* WHAT YOU HAVE TO DO
An exact restatement of the data is required, with the images omitted.

* RECORDS FOR THIS TASK
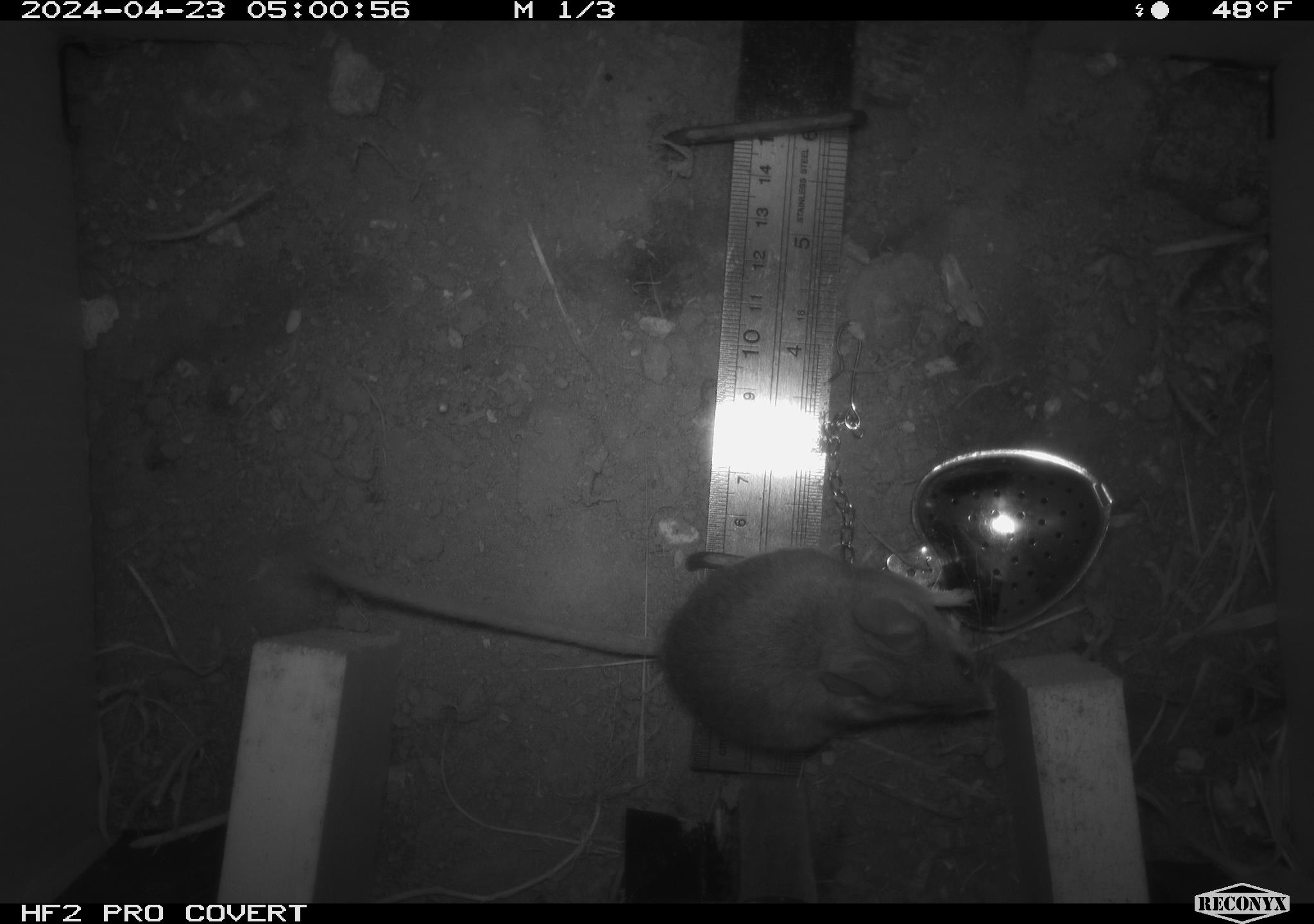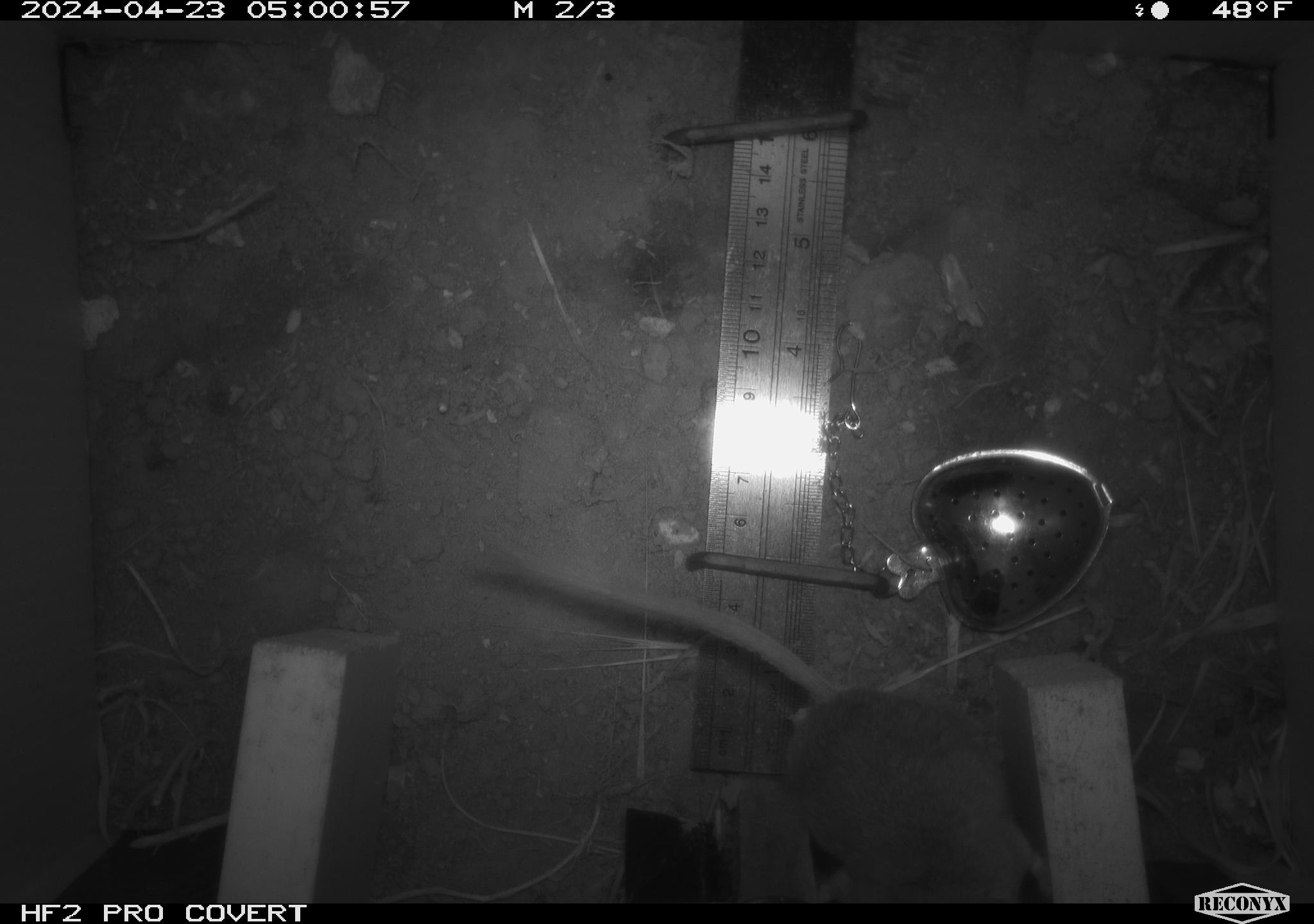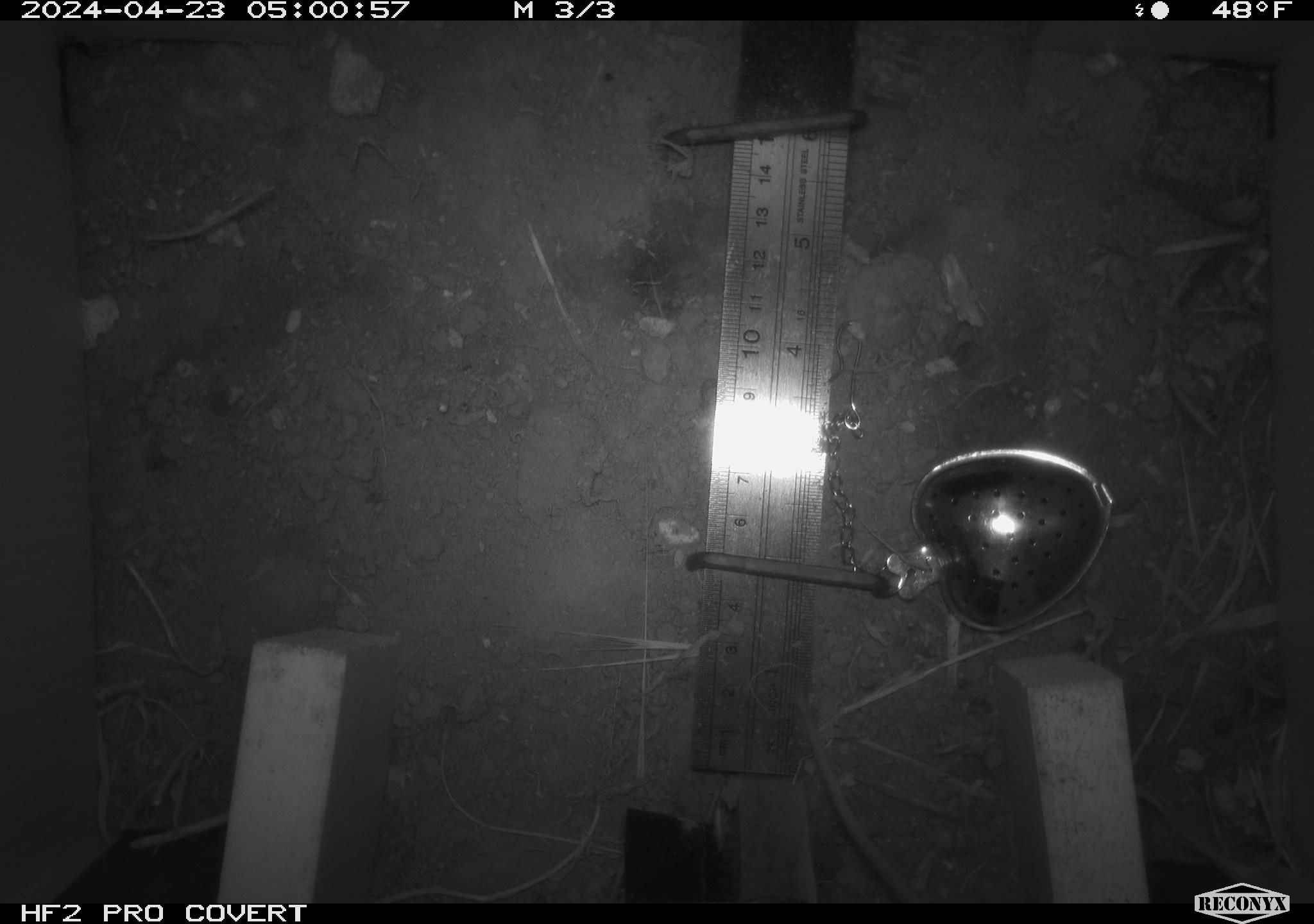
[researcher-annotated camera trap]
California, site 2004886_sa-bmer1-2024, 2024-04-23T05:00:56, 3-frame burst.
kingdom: Animalia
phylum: Chordata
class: Mammalia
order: Rodentia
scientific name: Rodentia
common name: mouse species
Mouse species (Rodentia).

* TASK SOLUTION
[researcher-annotated camera trap]
California, site 2004886_sa-bmer1-2024, 2024-04-23T05:00:56, 3-frame burst.
kingdom: Animalia
phylum: Chordata
class: Mammalia
order: Rodentia
scientific name: Rodentia
common name: mouse species
Mouse species (Rodentia).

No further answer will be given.